To celebrate Valentine’s Day, abc10.com offers readers an excellent history of the St. Valentine’s Day Massacre (also covered in depth at wikipedia.org). Bootlegger Al Capone’s hit on his rivals achieved legendary status not simply because of the number of victims (seven) or the method (fake police lining up the victims and gunning them down) but also because of the firearms used: two Thompson machine guns. Like this . . .
“All seven men were lined up against the back inside wall of the garage and patted down,” added Kline. “The two fake cops then signaled to the pair in civilian clothes who had accompanied them. Two of the hitmen, who had Thompson submachine guns, one containing a 20-round box magazine and the other a 50-round drum, opened fire, continuing to spray their victims with bullets after they had all hit the floor.”
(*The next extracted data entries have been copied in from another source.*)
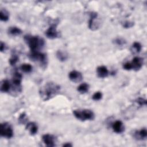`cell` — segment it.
Listing matches in <instances>:
<instances>
[{"instance_id": "cell-2", "label": "cell", "mask_w": 147, "mask_h": 147, "mask_svg": "<svg viewBox=\"0 0 147 147\" xmlns=\"http://www.w3.org/2000/svg\"><path fill=\"white\" fill-rule=\"evenodd\" d=\"M24 40L29 46L31 52H39L45 45L44 40L37 36L26 35L24 36Z\"/></svg>"}, {"instance_id": "cell-30", "label": "cell", "mask_w": 147, "mask_h": 147, "mask_svg": "<svg viewBox=\"0 0 147 147\" xmlns=\"http://www.w3.org/2000/svg\"><path fill=\"white\" fill-rule=\"evenodd\" d=\"M0 49H1V52H4V51L6 49V46L4 42H3L2 41H1V42Z\"/></svg>"}, {"instance_id": "cell-28", "label": "cell", "mask_w": 147, "mask_h": 147, "mask_svg": "<svg viewBox=\"0 0 147 147\" xmlns=\"http://www.w3.org/2000/svg\"><path fill=\"white\" fill-rule=\"evenodd\" d=\"M134 23L133 22H130V21H125V22H123V26L125 28H131L133 26Z\"/></svg>"}, {"instance_id": "cell-3", "label": "cell", "mask_w": 147, "mask_h": 147, "mask_svg": "<svg viewBox=\"0 0 147 147\" xmlns=\"http://www.w3.org/2000/svg\"><path fill=\"white\" fill-rule=\"evenodd\" d=\"M29 59L36 63H38L40 67L44 69L47 68L48 64L47 56L45 53L39 52H31L29 55Z\"/></svg>"}, {"instance_id": "cell-21", "label": "cell", "mask_w": 147, "mask_h": 147, "mask_svg": "<svg viewBox=\"0 0 147 147\" xmlns=\"http://www.w3.org/2000/svg\"><path fill=\"white\" fill-rule=\"evenodd\" d=\"M142 48V46L141 45V44L138 42H134L131 48V51L133 53H139Z\"/></svg>"}, {"instance_id": "cell-11", "label": "cell", "mask_w": 147, "mask_h": 147, "mask_svg": "<svg viewBox=\"0 0 147 147\" xmlns=\"http://www.w3.org/2000/svg\"><path fill=\"white\" fill-rule=\"evenodd\" d=\"M22 75L20 72L17 71L14 72L13 75V78L11 80L12 85L16 87H21V83L22 80Z\"/></svg>"}, {"instance_id": "cell-24", "label": "cell", "mask_w": 147, "mask_h": 147, "mask_svg": "<svg viewBox=\"0 0 147 147\" xmlns=\"http://www.w3.org/2000/svg\"><path fill=\"white\" fill-rule=\"evenodd\" d=\"M18 60V57L17 56V55L16 54H14V55H12L11 58L9 59V63L10 64V65H14Z\"/></svg>"}, {"instance_id": "cell-14", "label": "cell", "mask_w": 147, "mask_h": 147, "mask_svg": "<svg viewBox=\"0 0 147 147\" xmlns=\"http://www.w3.org/2000/svg\"><path fill=\"white\" fill-rule=\"evenodd\" d=\"M26 129L28 130L30 134L32 136L35 135L38 131V126L37 124L34 122H30L26 124Z\"/></svg>"}, {"instance_id": "cell-17", "label": "cell", "mask_w": 147, "mask_h": 147, "mask_svg": "<svg viewBox=\"0 0 147 147\" xmlns=\"http://www.w3.org/2000/svg\"><path fill=\"white\" fill-rule=\"evenodd\" d=\"M56 57L60 61H65L68 59V54L62 50H58L56 52Z\"/></svg>"}, {"instance_id": "cell-16", "label": "cell", "mask_w": 147, "mask_h": 147, "mask_svg": "<svg viewBox=\"0 0 147 147\" xmlns=\"http://www.w3.org/2000/svg\"><path fill=\"white\" fill-rule=\"evenodd\" d=\"M11 84L10 82L6 79H4L1 83V91L2 92H9L11 90Z\"/></svg>"}, {"instance_id": "cell-12", "label": "cell", "mask_w": 147, "mask_h": 147, "mask_svg": "<svg viewBox=\"0 0 147 147\" xmlns=\"http://www.w3.org/2000/svg\"><path fill=\"white\" fill-rule=\"evenodd\" d=\"M112 128L114 132L117 133H122L125 130V126L121 121H116L112 125Z\"/></svg>"}, {"instance_id": "cell-18", "label": "cell", "mask_w": 147, "mask_h": 147, "mask_svg": "<svg viewBox=\"0 0 147 147\" xmlns=\"http://www.w3.org/2000/svg\"><path fill=\"white\" fill-rule=\"evenodd\" d=\"M8 33L11 36H19L22 33V30L18 27L11 26L8 29Z\"/></svg>"}, {"instance_id": "cell-25", "label": "cell", "mask_w": 147, "mask_h": 147, "mask_svg": "<svg viewBox=\"0 0 147 147\" xmlns=\"http://www.w3.org/2000/svg\"><path fill=\"white\" fill-rule=\"evenodd\" d=\"M102 98V94L99 91H97L95 92L92 96V98L94 100H99L101 99Z\"/></svg>"}, {"instance_id": "cell-4", "label": "cell", "mask_w": 147, "mask_h": 147, "mask_svg": "<svg viewBox=\"0 0 147 147\" xmlns=\"http://www.w3.org/2000/svg\"><path fill=\"white\" fill-rule=\"evenodd\" d=\"M73 114L76 118L81 121L93 120L95 118L94 113L89 109L75 110L73 111Z\"/></svg>"}, {"instance_id": "cell-20", "label": "cell", "mask_w": 147, "mask_h": 147, "mask_svg": "<svg viewBox=\"0 0 147 147\" xmlns=\"http://www.w3.org/2000/svg\"><path fill=\"white\" fill-rule=\"evenodd\" d=\"M9 18V13L6 9H1L0 19L2 21H7Z\"/></svg>"}, {"instance_id": "cell-5", "label": "cell", "mask_w": 147, "mask_h": 147, "mask_svg": "<svg viewBox=\"0 0 147 147\" xmlns=\"http://www.w3.org/2000/svg\"><path fill=\"white\" fill-rule=\"evenodd\" d=\"M0 134L1 137L10 138L13 136V130L11 125L7 122H3L1 124Z\"/></svg>"}, {"instance_id": "cell-31", "label": "cell", "mask_w": 147, "mask_h": 147, "mask_svg": "<svg viewBox=\"0 0 147 147\" xmlns=\"http://www.w3.org/2000/svg\"><path fill=\"white\" fill-rule=\"evenodd\" d=\"M63 146H67V147H68V146H72V145L71 143L67 142V143L64 144L63 145Z\"/></svg>"}, {"instance_id": "cell-8", "label": "cell", "mask_w": 147, "mask_h": 147, "mask_svg": "<svg viewBox=\"0 0 147 147\" xmlns=\"http://www.w3.org/2000/svg\"><path fill=\"white\" fill-rule=\"evenodd\" d=\"M42 140L44 143L48 147H53L55 146V137L51 134H45L42 136Z\"/></svg>"}, {"instance_id": "cell-1", "label": "cell", "mask_w": 147, "mask_h": 147, "mask_svg": "<svg viewBox=\"0 0 147 147\" xmlns=\"http://www.w3.org/2000/svg\"><path fill=\"white\" fill-rule=\"evenodd\" d=\"M60 91V86L52 82L46 83L41 87L39 93L41 99L47 101L57 95Z\"/></svg>"}, {"instance_id": "cell-10", "label": "cell", "mask_w": 147, "mask_h": 147, "mask_svg": "<svg viewBox=\"0 0 147 147\" xmlns=\"http://www.w3.org/2000/svg\"><path fill=\"white\" fill-rule=\"evenodd\" d=\"M130 63L131 65V69L137 71L142 68L143 65V59L139 57H134Z\"/></svg>"}, {"instance_id": "cell-23", "label": "cell", "mask_w": 147, "mask_h": 147, "mask_svg": "<svg viewBox=\"0 0 147 147\" xmlns=\"http://www.w3.org/2000/svg\"><path fill=\"white\" fill-rule=\"evenodd\" d=\"M27 121L26 115L25 113H22L20 114L18 118V122L20 123H25Z\"/></svg>"}, {"instance_id": "cell-22", "label": "cell", "mask_w": 147, "mask_h": 147, "mask_svg": "<svg viewBox=\"0 0 147 147\" xmlns=\"http://www.w3.org/2000/svg\"><path fill=\"white\" fill-rule=\"evenodd\" d=\"M21 69L26 73H29L32 71V66L30 64H27V63H25V64H22L21 67H20Z\"/></svg>"}, {"instance_id": "cell-7", "label": "cell", "mask_w": 147, "mask_h": 147, "mask_svg": "<svg viewBox=\"0 0 147 147\" xmlns=\"http://www.w3.org/2000/svg\"><path fill=\"white\" fill-rule=\"evenodd\" d=\"M45 36L50 39H55L60 36L59 32L56 29V24H52L45 31Z\"/></svg>"}, {"instance_id": "cell-15", "label": "cell", "mask_w": 147, "mask_h": 147, "mask_svg": "<svg viewBox=\"0 0 147 147\" xmlns=\"http://www.w3.org/2000/svg\"><path fill=\"white\" fill-rule=\"evenodd\" d=\"M134 137L138 140H142L146 139L147 137V131L145 128H142L140 130L136 131L134 134Z\"/></svg>"}, {"instance_id": "cell-9", "label": "cell", "mask_w": 147, "mask_h": 147, "mask_svg": "<svg viewBox=\"0 0 147 147\" xmlns=\"http://www.w3.org/2000/svg\"><path fill=\"white\" fill-rule=\"evenodd\" d=\"M69 79L74 83H79L83 79V75L81 72L74 70L71 71L68 74Z\"/></svg>"}, {"instance_id": "cell-27", "label": "cell", "mask_w": 147, "mask_h": 147, "mask_svg": "<svg viewBox=\"0 0 147 147\" xmlns=\"http://www.w3.org/2000/svg\"><path fill=\"white\" fill-rule=\"evenodd\" d=\"M139 105L140 106H144V105H146V100L145 99H144V98H139L137 99L136 101Z\"/></svg>"}, {"instance_id": "cell-29", "label": "cell", "mask_w": 147, "mask_h": 147, "mask_svg": "<svg viewBox=\"0 0 147 147\" xmlns=\"http://www.w3.org/2000/svg\"><path fill=\"white\" fill-rule=\"evenodd\" d=\"M123 68L126 69V70H130L131 69V63H129V62H127V63H125V64H123Z\"/></svg>"}, {"instance_id": "cell-6", "label": "cell", "mask_w": 147, "mask_h": 147, "mask_svg": "<svg viewBox=\"0 0 147 147\" xmlns=\"http://www.w3.org/2000/svg\"><path fill=\"white\" fill-rule=\"evenodd\" d=\"M98 15L96 12L90 13V19L88 21V27L92 30L97 29L99 25V21L98 20Z\"/></svg>"}, {"instance_id": "cell-19", "label": "cell", "mask_w": 147, "mask_h": 147, "mask_svg": "<svg viewBox=\"0 0 147 147\" xmlns=\"http://www.w3.org/2000/svg\"><path fill=\"white\" fill-rule=\"evenodd\" d=\"M88 90H89V85L87 83H83L80 84L78 87V88H77L78 91L79 93L82 94L87 93L88 92Z\"/></svg>"}, {"instance_id": "cell-26", "label": "cell", "mask_w": 147, "mask_h": 147, "mask_svg": "<svg viewBox=\"0 0 147 147\" xmlns=\"http://www.w3.org/2000/svg\"><path fill=\"white\" fill-rule=\"evenodd\" d=\"M114 43L118 45L122 46L126 44V41L122 38H117L114 40Z\"/></svg>"}, {"instance_id": "cell-13", "label": "cell", "mask_w": 147, "mask_h": 147, "mask_svg": "<svg viewBox=\"0 0 147 147\" xmlns=\"http://www.w3.org/2000/svg\"><path fill=\"white\" fill-rule=\"evenodd\" d=\"M96 73L98 76L100 78H105L107 77L109 74L107 67L104 65L99 66L96 69Z\"/></svg>"}]
</instances>
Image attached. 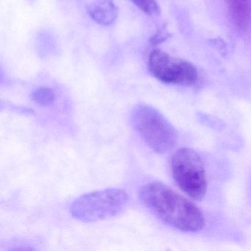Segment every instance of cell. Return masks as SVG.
I'll list each match as a JSON object with an SVG mask.
<instances>
[{
    "label": "cell",
    "mask_w": 251,
    "mask_h": 251,
    "mask_svg": "<svg viewBox=\"0 0 251 251\" xmlns=\"http://www.w3.org/2000/svg\"><path fill=\"white\" fill-rule=\"evenodd\" d=\"M141 201L164 223L185 232H197L205 226L199 208L160 182L147 183L139 192Z\"/></svg>",
    "instance_id": "cell-1"
},
{
    "label": "cell",
    "mask_w": 251,
    "mask_h": 251,
    "mask_svg": "<svg viewBox=\"0 0 251 251\" xmlns=\"http://www.w3.org/2000/svg\"><path fill=\"white\" fill-rule=\"evenodd\" d=\"M131 123L145 143L158 153L168 152L177 143L176 128L153 107L137 105L132 112Z\"/></svg>",
    "instance_id": "cell-2"
},
{
    "label": "cell",
    "mask_w": 251,
    "mask_h": 251,
    "mask_svg": "<svg viewBox=\"0 0 251 251\" xmlns=\"http://www.w3.org/2000/svg\"><path fill=\"white\" fill-rule=\"evenodd\" d=\"M128 195L121 189H106L82 195L73 202L70 213L85 223L108 220L120 214L127 206Z\"/></svg>",
    "instance_id": "cell-3"
},
{
    "label": "cell",
    "mask_w": 251,
    "mask_h": 251,
    "mask_svg": "<svg viewBox=\"0 0 251 251\" xmlns=\"http://www.w3.org/2000/svg\"><path fill=\"white\" fill-rule=\"evenodd\" d=\"M171 167L180 189L195 201L202 200L206 193L207 180L201 156L190 148H181L173 155Z\"/></svg>",
    "instance_id": "cell-4"
},
{
    "label": "cell",
    "mask_w": 251,
    "mask_h": 251,
    "mask_svg": "<svg viewBox=\"0 0 251 251\" xmlns=\"http://www.w3.org/2000/svg\"><path fill=\"white\" fill-rule=\"evenodd\" d=\"M148 68L154 77L167 84L189 86L198 80V70L193 64L160 50L151 52Z\"/></svg>",
    "instance_id": "cell-5"
},
{
    "label": "cell",
    "mask_w": 251,
    "mask_h": 251,
    "mask_svg": "<svg viewBox=\"0 0 251 251\" xmlns=\"http://www.w3.org/2000/svg\"><path fill=\"white\" fill-rule=\"evenodd\" d=\"M87 11L92 20L102 26L112 25L118 17V9L113 0H92Z\"/></svg>",
    "instance_id": "cell-6"
},
{
    "label": "cell",
    "mask_w": 251,
    "mask_h": 251,
    "mask_svg": "<svg viewBox=\"0 0 251 251\" xmlns=\"http://www.w3.org/2000/svg\"><path fill=\"white\" fill-rule=\"evenodd\" d=\"M232 17L239 26H245L248 24L250 19L251 9L248 1L230 0Z\"/></svg>",
    "instance_id": "cell-7"
},
{
    "label": "cell",
    "mask_w": 251,
    "mask_h": 251,
    "mask_svg": "<svg viewBox=\"0 0 251 251\" xmlns=\"http://www.w3.org/2000/svg\"><path fill=\"white\" fill-rule=\"evenodd\" d=\"M33 102L42 106H50L55 102L56 95L50 88L42 87L35 89L31 94Z\"/></svg>",
    "instance_id": "cell-8"
},
{
    "label": "cell",
    "mask_w": 251,
    "mask_h": 251,
    "mask_svg": "<svg viewBox=\"0 0 251 251\" xmlns=\"http://www.w3.org/2000/svg\"><path fill=\"white\" fill-rule=\"evenodd\" d=\"M141 11L150 16V17H158L161 14V8L156 0H128Z\"/></svg>",
    "instance_id": "cell-9"
},
{
    "label": "cell",
    "mask_w": 251,
    "mask_h": 251,
    "mask_svg": "<svg viewBox=\"0 0 251 251\" xmlns=\"http://www.w3.org/2000/svg\"><path fill=\"white\" fill-rule=\"evenodd\" d=\"M167 37H168V34H167V33H164V32H160V33H157V34L152 38V43H160V42L166 40Z\"/></svg>",
    "instance_id": "cell-10"
},
{
    "label": "cell",
    "mask_w": 251,
    "mask_h": 251,
    "mask_svg": "<svg viewBox=\"0 0 251 251\" xmlns=\"http://www.w3.org/2000/svg\"><path fill=\"white\" fill-rule=\"evenodd\" d=\"M240 1H249V0H240Z\"/></svg>",
    "instance_id": "cell-11"
}]
</instances>
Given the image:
The seven men were literally ripped apart by the barrage of bullets, and two of the victims had their faces shot off, according to the coroner’s report.
The massacre went down on — strangely enough — February 14th, 1929. After the attempted assassination of Franklin Roosevelt in 1933 (by Giuseppe Zangara with a .32 pistol), Congress enacted The National Firearms Act, requiring federal certification for machine gun possession. That made civilian possession “problematic.”
As we all know, machine guns aren’t especially lethal. Even so, the chances of a repeal of the Hughes Amendment to “allow” civilian ownership of [post-1986 machine guns] are somewhere between slim and none, and slim just left town.
That maintains their high price and gives events like the Knob Creek machine gun shoot and the Texas Firearms Festival’s “Full-Auto Friday” their unique appeal.
A love that dare not speak its name? Not around here. Happy Valentine’s Day!